Machin, Machine · Épisode 4

Le chunking

Sous la robe noire, la boîte noire.

Le millefeuille :

Un problème de taille

Prenons un jeu de conclusions avec ses pièces : 200 pages.

  • Pour vous : un dossier
  • Pour l'IA : un volume trop lourd à « avaler » d'un seul coup.

Sa fenêtre de contexte est limitée et ne peut pas tout avoir sous les yeux en même temps.

Résultat : si elle lit tout en bloc, elle risque l'indigestion… et la réponse à côté.

Le « Chunking » :

La solution aux maux (mots)

L'IA commence donc par trier et tailler dans le volume le « chunking » (découpage).

Le document est transformé en morceaux exploitables :

  • assez courts pour être traités,
  • assez riches pour garder du sens.

Découper, ce n'est pas appauvrir. C'est rendre le document exploitable.

Le « Chunking » :

Un savant équilibre

Tout l'enjeu est là.

  • Trop petit : on coupe en plein milieu d'un raisonnement et le morceau perd sa substance.
  • Trop gros : on mélange plusieurs idées et le morceau devient flou.
  • Le bon « chunk », c'est le juste équilibre : assez compact pour être lu et assez dense pour rester pertinent.
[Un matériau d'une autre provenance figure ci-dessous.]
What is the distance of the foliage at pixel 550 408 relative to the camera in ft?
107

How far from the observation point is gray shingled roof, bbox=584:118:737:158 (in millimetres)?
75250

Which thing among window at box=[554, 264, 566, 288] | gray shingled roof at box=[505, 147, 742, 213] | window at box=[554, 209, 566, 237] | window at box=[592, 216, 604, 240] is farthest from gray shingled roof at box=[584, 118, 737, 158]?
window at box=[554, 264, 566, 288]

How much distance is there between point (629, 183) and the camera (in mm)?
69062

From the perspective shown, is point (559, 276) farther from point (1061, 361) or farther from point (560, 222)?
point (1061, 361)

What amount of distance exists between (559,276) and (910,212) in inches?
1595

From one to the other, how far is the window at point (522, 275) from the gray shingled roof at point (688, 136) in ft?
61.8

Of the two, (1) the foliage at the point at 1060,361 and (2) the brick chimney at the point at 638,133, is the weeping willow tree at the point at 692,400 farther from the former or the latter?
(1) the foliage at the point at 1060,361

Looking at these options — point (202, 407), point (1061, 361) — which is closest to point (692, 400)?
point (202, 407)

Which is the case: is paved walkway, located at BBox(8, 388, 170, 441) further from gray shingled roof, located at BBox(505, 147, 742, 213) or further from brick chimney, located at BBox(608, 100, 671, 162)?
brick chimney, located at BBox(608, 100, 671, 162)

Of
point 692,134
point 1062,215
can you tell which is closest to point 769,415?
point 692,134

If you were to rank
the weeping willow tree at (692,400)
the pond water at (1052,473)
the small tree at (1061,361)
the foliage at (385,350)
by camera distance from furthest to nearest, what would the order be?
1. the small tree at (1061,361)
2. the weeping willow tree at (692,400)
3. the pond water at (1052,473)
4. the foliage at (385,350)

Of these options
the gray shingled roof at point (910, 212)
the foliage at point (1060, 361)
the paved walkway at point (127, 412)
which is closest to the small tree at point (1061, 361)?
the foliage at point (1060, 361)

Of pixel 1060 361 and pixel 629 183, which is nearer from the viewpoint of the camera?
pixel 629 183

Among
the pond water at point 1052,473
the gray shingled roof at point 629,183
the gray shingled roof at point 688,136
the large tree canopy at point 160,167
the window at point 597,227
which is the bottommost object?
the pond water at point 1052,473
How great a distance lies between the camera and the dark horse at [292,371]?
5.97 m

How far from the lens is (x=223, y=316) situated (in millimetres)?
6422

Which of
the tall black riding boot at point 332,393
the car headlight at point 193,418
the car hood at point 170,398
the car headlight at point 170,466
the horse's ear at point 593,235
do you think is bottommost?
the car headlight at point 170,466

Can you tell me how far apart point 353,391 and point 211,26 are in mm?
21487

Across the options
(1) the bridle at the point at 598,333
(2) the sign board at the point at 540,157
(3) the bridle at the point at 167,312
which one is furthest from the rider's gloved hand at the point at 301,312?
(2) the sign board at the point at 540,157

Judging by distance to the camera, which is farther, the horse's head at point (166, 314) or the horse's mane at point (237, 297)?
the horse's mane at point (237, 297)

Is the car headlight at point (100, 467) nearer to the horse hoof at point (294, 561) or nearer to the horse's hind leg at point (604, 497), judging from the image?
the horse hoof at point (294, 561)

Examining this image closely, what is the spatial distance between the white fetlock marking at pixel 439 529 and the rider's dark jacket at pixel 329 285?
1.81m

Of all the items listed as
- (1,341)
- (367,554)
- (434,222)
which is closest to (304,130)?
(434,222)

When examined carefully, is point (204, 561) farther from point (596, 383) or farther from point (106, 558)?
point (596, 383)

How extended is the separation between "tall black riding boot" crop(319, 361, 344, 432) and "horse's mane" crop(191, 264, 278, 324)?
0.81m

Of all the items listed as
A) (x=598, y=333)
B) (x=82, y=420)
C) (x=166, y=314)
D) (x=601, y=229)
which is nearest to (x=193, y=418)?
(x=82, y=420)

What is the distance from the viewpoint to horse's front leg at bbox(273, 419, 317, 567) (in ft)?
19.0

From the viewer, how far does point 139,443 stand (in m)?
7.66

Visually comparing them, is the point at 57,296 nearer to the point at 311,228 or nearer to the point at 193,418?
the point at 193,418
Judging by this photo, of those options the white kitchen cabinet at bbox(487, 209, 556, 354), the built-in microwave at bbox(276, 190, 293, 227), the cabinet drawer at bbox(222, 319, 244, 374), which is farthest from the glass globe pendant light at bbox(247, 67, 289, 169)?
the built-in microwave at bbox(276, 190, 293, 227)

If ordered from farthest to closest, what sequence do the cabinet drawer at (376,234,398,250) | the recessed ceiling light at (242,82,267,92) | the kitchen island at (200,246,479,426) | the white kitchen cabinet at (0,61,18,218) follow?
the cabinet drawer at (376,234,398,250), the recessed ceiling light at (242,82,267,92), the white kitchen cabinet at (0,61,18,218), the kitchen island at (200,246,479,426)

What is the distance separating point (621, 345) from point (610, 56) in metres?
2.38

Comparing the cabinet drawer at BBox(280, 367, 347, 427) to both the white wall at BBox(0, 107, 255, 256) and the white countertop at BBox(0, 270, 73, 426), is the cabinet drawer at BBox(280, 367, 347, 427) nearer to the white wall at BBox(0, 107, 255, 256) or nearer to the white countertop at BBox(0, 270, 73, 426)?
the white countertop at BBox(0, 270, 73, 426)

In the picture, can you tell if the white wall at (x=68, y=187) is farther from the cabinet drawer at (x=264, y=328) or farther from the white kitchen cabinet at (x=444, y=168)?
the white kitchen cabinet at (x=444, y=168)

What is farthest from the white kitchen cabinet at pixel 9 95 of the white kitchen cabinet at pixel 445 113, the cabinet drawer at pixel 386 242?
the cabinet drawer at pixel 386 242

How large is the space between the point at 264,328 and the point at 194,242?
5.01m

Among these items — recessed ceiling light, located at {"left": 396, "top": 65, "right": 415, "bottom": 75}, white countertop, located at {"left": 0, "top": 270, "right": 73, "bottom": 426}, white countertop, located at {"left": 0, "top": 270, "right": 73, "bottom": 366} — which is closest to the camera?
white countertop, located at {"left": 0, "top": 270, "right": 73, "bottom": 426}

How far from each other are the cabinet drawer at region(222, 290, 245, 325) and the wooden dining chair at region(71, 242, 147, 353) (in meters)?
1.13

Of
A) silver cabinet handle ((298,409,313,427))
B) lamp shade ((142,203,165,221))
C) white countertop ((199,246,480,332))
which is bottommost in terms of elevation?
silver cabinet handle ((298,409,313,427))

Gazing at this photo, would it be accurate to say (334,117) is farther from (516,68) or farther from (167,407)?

« Chunking » & « Overlap » :

Les meilleurs amis

Même bien découpé, un document a un problème de bordures. La fin d'un morceau et le début du suivant sont souvent liés.

Pour éviter de casser le sens, la machine fait se chevaucher les morceaux. En jargon IA : « l'overlap ».

  • Concrètement : les dernières lignes d'un bloc réapparaissent au début du suivant.

On découpe, oui. Mais sans rompre le fil.

Le « Chunking » :

Un maillon essentiel

Reprenons nos conclusions de 200 pages. L'IA procède en 5 étapes :

  • « OCR » : extraction du texte
  • « Chunking » : découpage en blocs
  • « Embedding » : chaque bloc en vecteurs
  • Stockage : les vecteurs sont indexés
  • Recherche : seuls les passages pertinents sont remontés

L'IA ne lit pas 200 pages. Elle lit les bons morceaux. Qui dit mauvais découpage, dit mauvais extraits donc mauvaise réponse.